0x0094=a230      CPI Compare with Immediate 0011KKKKddddKKKK 0011000010100010  //Compare R26 with 0x02.  0x00-0x02 = -2.  ITHSVNZC=--010101
0x0096=b107      CPC Compare with Carry 000001rdddddrrrr 0000011110110001  //Compare R27 with R17.  0x01 - 0x01 - 0x01 = -1.  ITHSVNZC=--010101 
0x0098=e1f7      BRNE Branch if Not Equal 111101kkkkkkk001 1111011111100001  //Branch if zero flag is not on.  Branching -6 to address 0x0092.
0x009a=0e94 5300 CALL Long Call to a Subroutine 1001010kkkkk111k 1001010000001110  //Call subroutine at address 0x00A6.  Push the return address (0x009E) onto the stack.
0x009e=0c94 5f00 JMP Jump 1001010kkkkk110k 1001010000001100  //Jump to address 0x00be
0x00a2=0c94 0000 JMP Jump 1001010kkkkk110k 1001010000001100  //Jump to address 0x00be
0x00a6=8091 0001 LDS_1 Load Direct from Data Space (1) 1001000-----0000 1001000110000000  //This is the beginning of a subroutine.  //Load data in address 0x0100 into R24.
0x00aa=9091 0101 LDS_1 Load Direct from Data Space (1) 1001000-----0000 1001000110010000  //Load data in address 0x0101 into R25.
0x00ae=0a96      ADIW Add Immediate to Word 10010110-------- 1001011000001010  //Add 0x0a to register pair R24,R25.
0x00b0=9093 0101 STS_1 Store Direct to Data Space 1001001ddddd0000 1001001110010000  //Store contents of R25 into address 0x0101.
0x00b4=8093 0001 STS_1 Store Direct to Data Space 1001001ddddd0000 1001001110000000  //Store contents of R24 into address 0x0100.
0x00b8=80e0      LDI Load Immediate 1110KKKKddddKKKK 1110000010000000  //Load 0x00 into R24
0x00ba=90e0      LDI Load Immediate 1110KKKKddddKKKK 1110000010010000  //Load 0x00 into R25
0x00bc=0895      RET Return from Subroutine 1001010100001000 1001010100001000  //Return from subroutine to address the address which is on the stack (0x009E).
0x00be=f894      CLI Clear Global Interrupt Flag 1001010011111000 1001010011111000  //  Clear the interrupt flag in the Status reg.
0x00c0=ffcf      RJMP Relative Jump 1100kkkkkkkkkkkk 1100111111111111  // Jump -1.  End of main method.  Continuously jump to self.

Compilers are very smart.

For this code if you just provide an array and use x as an index to store its value.
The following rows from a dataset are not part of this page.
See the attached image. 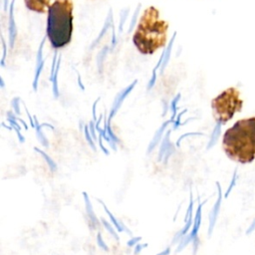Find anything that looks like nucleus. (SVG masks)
Returning <instances> with one entry per match:
<instances>
[{
    "label": "nucleus",
    "instance_id": "nucleus-3",
    "mask_svg": "<svg viewBox=\"0 0 255 255\" xmlns=\"http://www.w3.org/2000/svg\"><path fill=\"white\" fill-rule=\"evenodd\" d=\"M73 7L72 0H55L48 10L47 36L56 49L65 47L71 41Z\"/></svg>",
    "mask_w": 255,
    "mask_h": 255
},
{
    "label": "nucleus",
    "instance_id": "nucleus-4",
    "mask_svg": "<svg viewBox=\"0 0 255 255\" xmlns=\"http://www.w3.org/2000/svg\"><path fill=\"white\" fill-rule=\"evenodd\" d=\"M243 106V101L240 99V94L235 88H228L214 98L211 102L213 118L219 124H226L236 113L240 112Z\"/></svg>",
    "mask_w": 255,
    "mask_h": 255
},
{
    "label": "nucleus",
    "instance_id": "nucleus-5",
    "mask_svg": "<svg viewBox=\"0 0 255 255\" xmlns=\"http://www.w3.org/2000/svg\"><path fill=\"white\" fill-rule=\"evenodd\" d=\"M27 8L29 10L38 12V13H45L49 10L50 6L52 5V0H24Z\"/></svg>",
    "mask_w": 255,
    "mask_h": 255
},
{
    "label": "nucleus",
    "instance_id": "nucleus-2",
    "mask_svg": "<svg viewBox=\"0 0 255 255\" xmlns=\"http://www.w3.org/2000/svg\"><path fill=\"white\" fill-rule=\"evenodd\" d=\"M167 30L168 23L159 18L158 10L153 6L147 7L134 31L133 44L141 54H153L165 45Z\"/></svg>",
    "mask_w": 255,
    "mask_h": 255
},
{
    "label": "nucleus",
    "instance_id": "nucleus-1",
    "mask_svg": "<svg viewBox=\"0 0 255 255\" xmlns=\"http://www.w3.org/2000/svg\"><path fill=\"white\" fill-rule=\"evenodd\" d=\"M222 148L233 161L245 164L255 160V117L239 120L227 128Z\"/></svg>",
    "mask_w": 255,
    "mask_h": 255
}]
</instances>
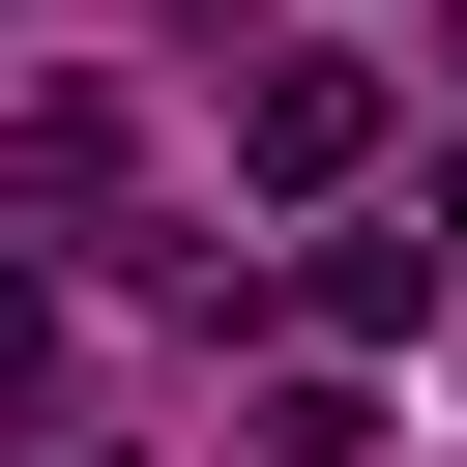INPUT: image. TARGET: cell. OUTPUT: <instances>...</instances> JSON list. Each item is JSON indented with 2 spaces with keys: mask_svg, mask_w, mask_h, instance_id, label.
Wrapping results in <instances>:
<instances>
[{
  "mask_svg": "<svg viewBox=\"0 0 467 467\" xmlns=\"http://www.w3.org/2000/svg\"><path fill=\"white\" fill-rule=\"evenodd\" d=\"M234 175H263V204H350V175H379V88H350V58H263V88H234Z\"/></svg>",
  "mask_w": 467,
  "mask_h": 467,
  "instance_id": "obj_1",
  "label": "cell"
},
{
  "mask_svg": "<svg viewBox=\"0 0 467 467\" xmlns=\"http://www.w3.org/2000/svg\"><path fill=\"white\" fill-rule=\"evenodd\" d=\"M292 292H321V321H350V350H409V321H438V292H467V234H321V263H292Z\"/></svg>",
  "mask_w": 467,
  "mask_h": 467,
  "instance_id": "obj_2",
  "label": "cell"
},
{
  "mask_svg": "<svg viewBox=\"0 0 467 467\" xmlns=\"http://www.w3.org/2000/svg\"><path fill=\"white\" fill-rule=\"evenodd\" d=\"M0 204H117V88H0Z\"/></svg>",
  "mask_w": 467,
  "mask_h": 467,
  "instance_id": "obj_3",
  "label": "cell"
}]
</instances>
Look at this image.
Then it cannot “unroll” the loop. Just make sure to declare the array outside of the for loop.

byte arry[11], x = 0, i;

for (i=0; i<5; i++)
{
     x = x+2;
     arry[x] = x;
}

Thanks, KeithRB.

That does help, I am seeing values increment in the data memory now. Still not doing exactly what I expect, but that's probably a separate issue.

Matthew

KeithRB:
Compilers are very smart.

Too smart in fact. I gather this compiler (gcc?) is the same one used for compiling the whole Linux operating system and has been known to surreptitiously optimise out absolutely critical security code required to clear memory after use.